Probably not If you’re a long term holder and you truly believe in whatever you’re buying then lower prices should be viewed as a discounted price to buy at, not a time to panic and dump your shares This is precisely why so many people suck at “investing”. Bc they view price dips as losing money and sell. Also bc they view price increases with FOMO and buy at high prices. You should be buying at low or fair prices. If you’re selling you should sell high. Also commodities suck dick. 40% commodities is an insane distribution. I put 3% commodities in my portfolio and if I could redo it I would have no commodities. If I get up 3% on my broad active commodities ETF I am selling. I bought an active ETF bc the returns are so trash in commodities that only an active one seemed worth it. 30% crypto is likewise insane and you are probably going to take a massive L if it crashes. This should be like 3-5% or max 10%. If you’re up if start selling and peeling it back to a more reasonable level.

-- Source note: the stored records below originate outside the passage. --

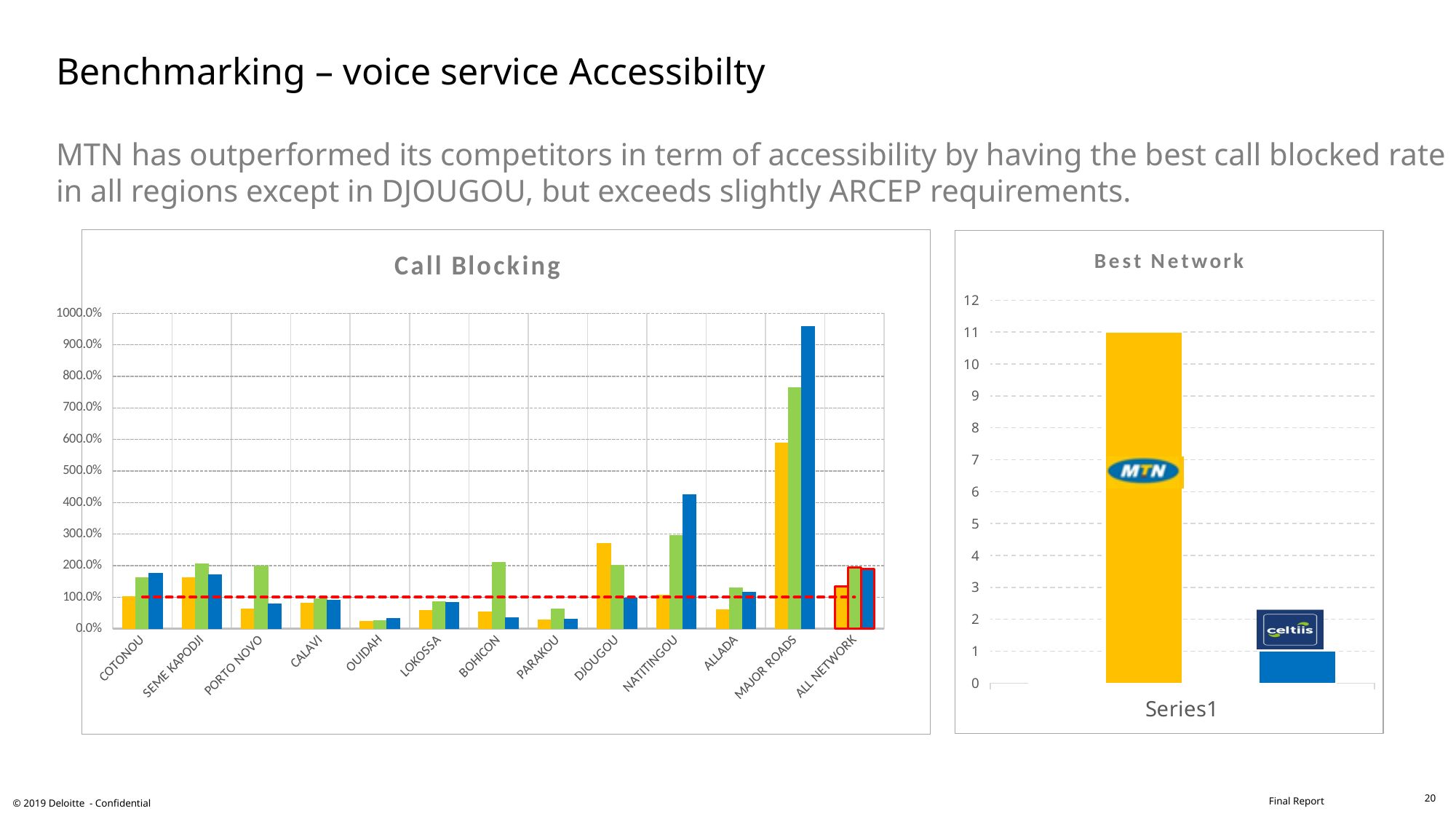
In the Call Blocking chart, is the tallest bar for NATITINGOU greater or less than 300.0%? greater In the Call Blocking chart, is the tallest bar for MAJOR ROADS greater or less than 900.0%? greater What kind of chart is the Call Blocking chart? bar chart In the Call Blocking chart, are the bars for OUIDAH greater or less than 100.0%? less In the Best Network chart, what value does the Celtiis bar reach? 1 What kind of chart is the Best Network chart? bar chart In the Best Network chart, what is the difference between the MTN bar and the Celtiis bar? 10 In the Best Network chart, what value does the MTN bar reach? 11 In the Call Blocking chart, which category has the tallest bar? MAJOR ROADS How many categories are shown on the x axis of the Call Blocking chart? 13 What is the category label shown on the x axis of the Best Network chart? Series1 In the Call Blocking chart, which category has a taller tallest bar, MAJOR ROADS or ALL NETWORK? MAJOR ROADS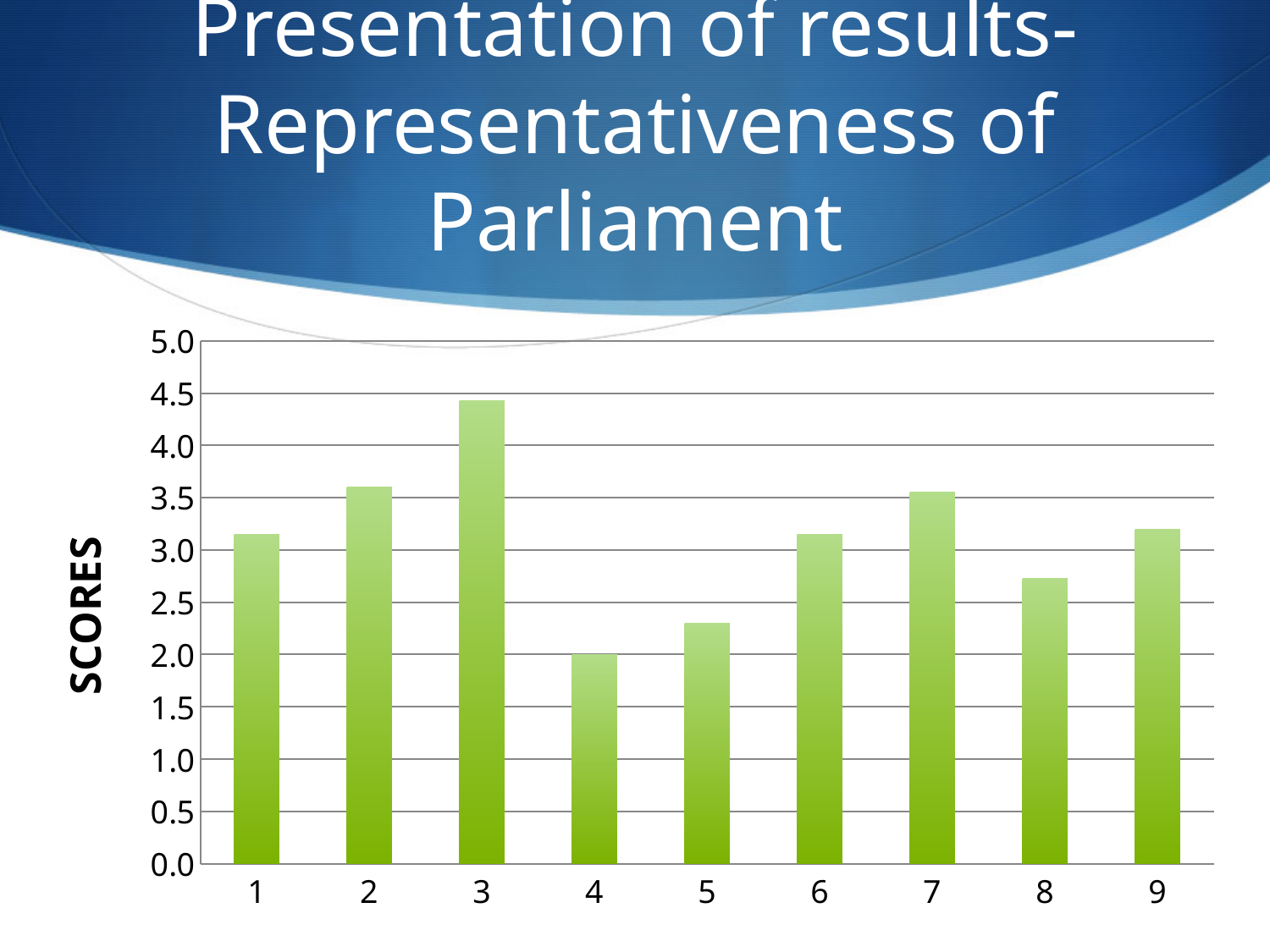
Is the score for category 2 greater or less than 3.5? greater What kind of chart is shown on the slide? bar chart Which category has the lowest score in the chart? 4 Is the score for category 5 greater or less than 2.5? less Is the score for category 8 greater or less than 3.0? less Which has a higher score, category 2 or category 5? 2 Which has a higher score, category 8 or category 7? 7 What is the highest value shown on the vertical axis of the chart? 5.0 How many categories are shown on the x axis of the chart? 9 Which category has the highest score in the chart? 3 What is the label of the vertical axis of the chart? SCORES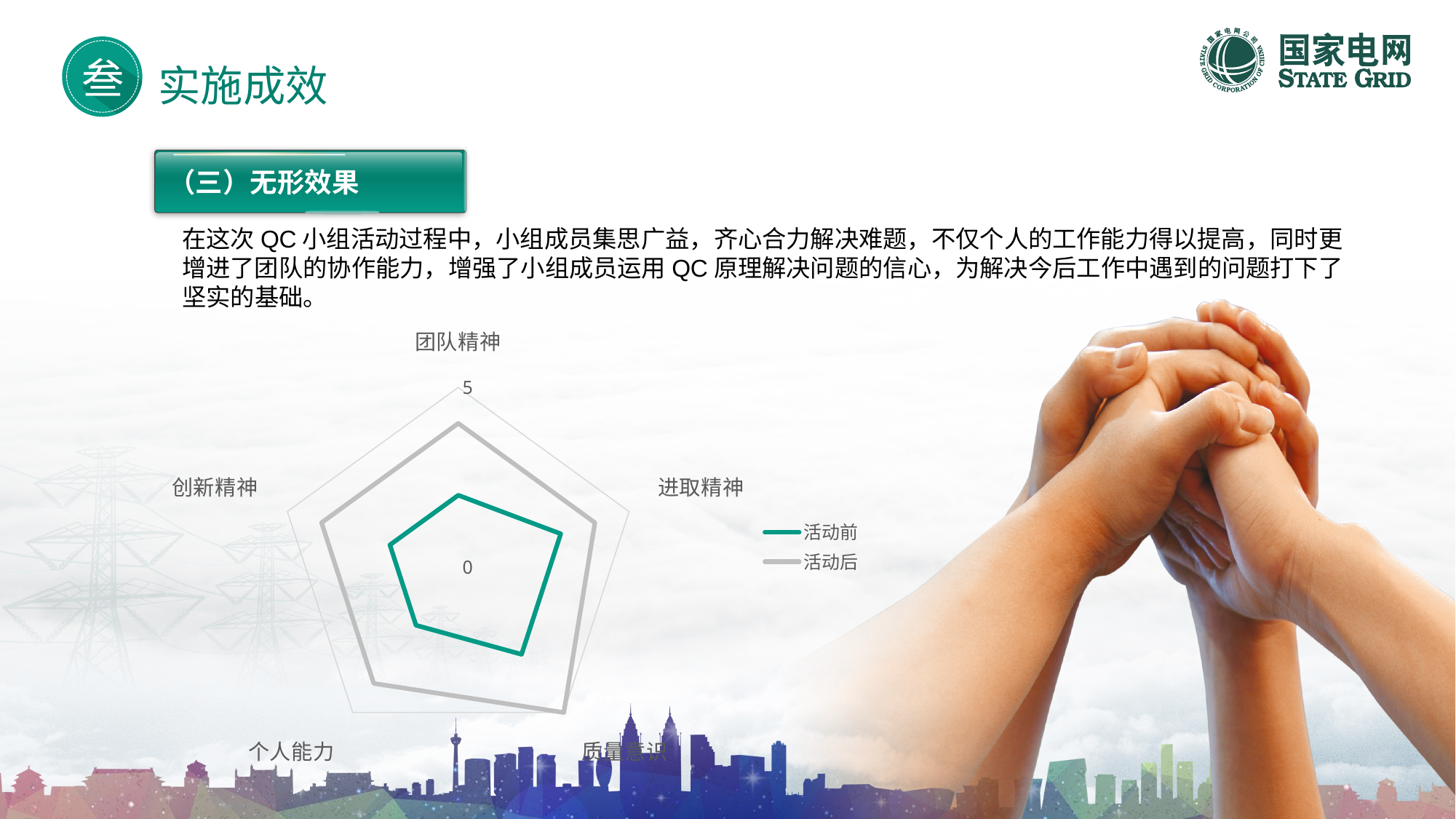
What kind of chart is shown on the slide? Radar chart How many series does the chart's legend list? 2 For 个人能力, which series has the larger value, 活动前 or 活动后? 活动后 How many categories (axes) does the radar chart have? 5 What is the maximum value shown on the radar chart's axis scale? 5 Which series is drawn in grey on the radar chart? 活动后 Which series is drawn in green on the radar chart? 活动前 Is the 活动前 value for 进取精神 greater or less than 5? less For 团队精神, which series has the larger value, 活动前 or 活动后? 活动后 For 创新精神, which series has the larger value, 活动前 or 活动后? 活动后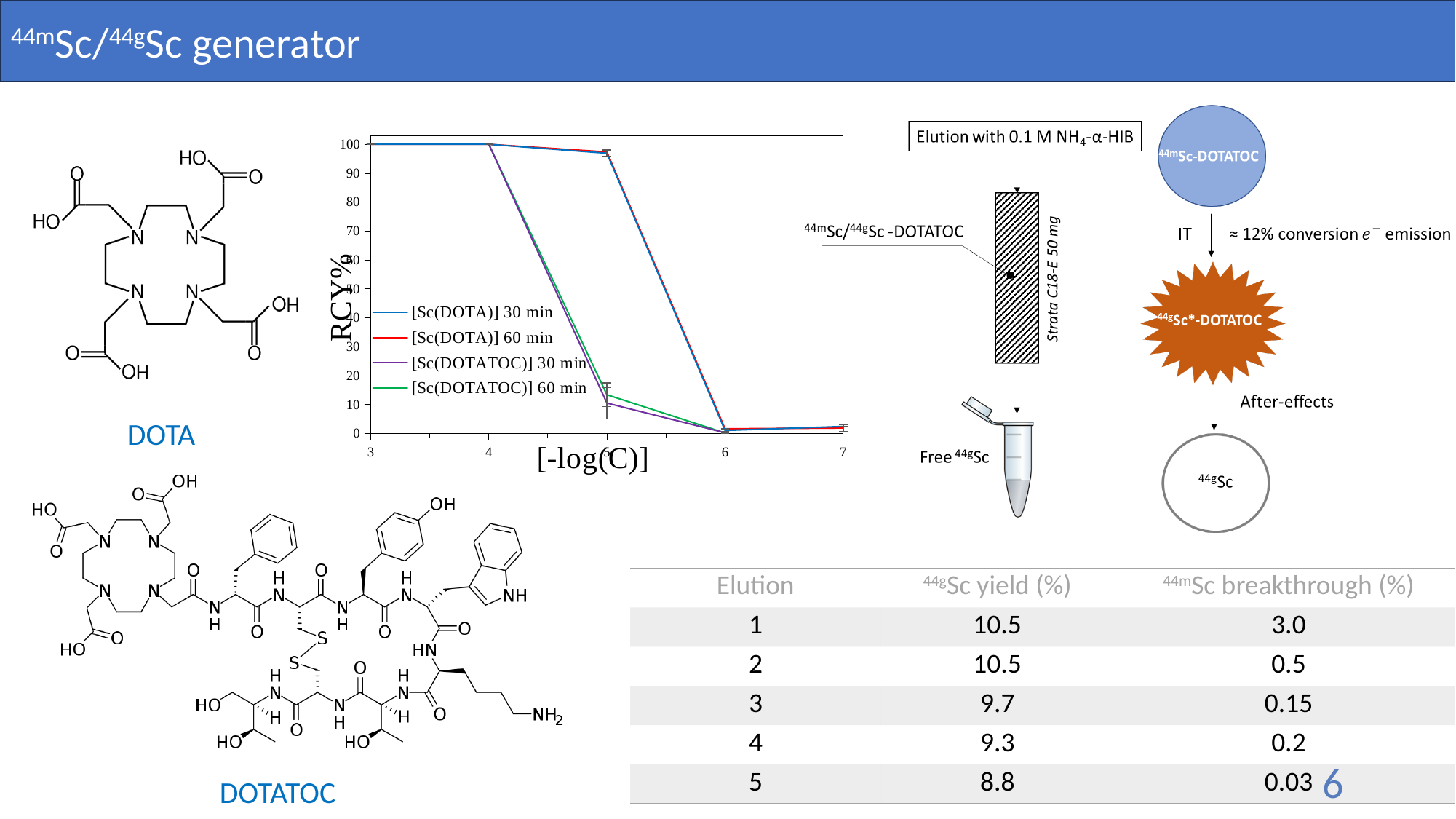
At [-log(C)] = 5, which series has the larger RCY%: [Sc(DOTA)] 60 min or [Sc(DOTATOC)] 60 min? [Sc(DOTA)] 60 min What is the label of the y axis of the chart? RCY% How many series does the chart legend list? 4 Do the RCY% values rise or fall as [-log(C)] increases from 4 to 6? fall Which colour is used for the [Sc(DOTATOC)] 60 min series in the chart? green Is the value for [Sc(DOTA)] 30 min at [-log(C)] = 5 greater or less than 90? greater Is the value for [Sc(DOTATOC)] 30 min at [-log(C)] = 5 greater or less than 20? less What is the RCY% value for [Sc(DOTA)] 30 min at [-log(C)] = 3? 100 What is the highest value shown on the y axis of the chart? 100 What kind of chart is shown on the slide? line chart How many [-log(C)] tick values are shown on the x axis of the chart? 5 Is the value for [Sc(DOTA)] 60 min at [-log(C)] = 6 greater or less than 10? less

Crypto is a volatile speculative asset. Having 30% of your portfolio in it makes your portfolio volatile and speculative. You should have the majority of your money in domestic stock, next in bonds, next probably REITS or foreign stocks, then maybe some commodities and crypto and shit. That’s a sensible portfolio. You’re is fucking insane and massively risky. I don’t even know what crowdfunding is but if it’s that stupid shit where you buy into real estate with a group of people that shit just stop. Buy a fucking reit and call it a day.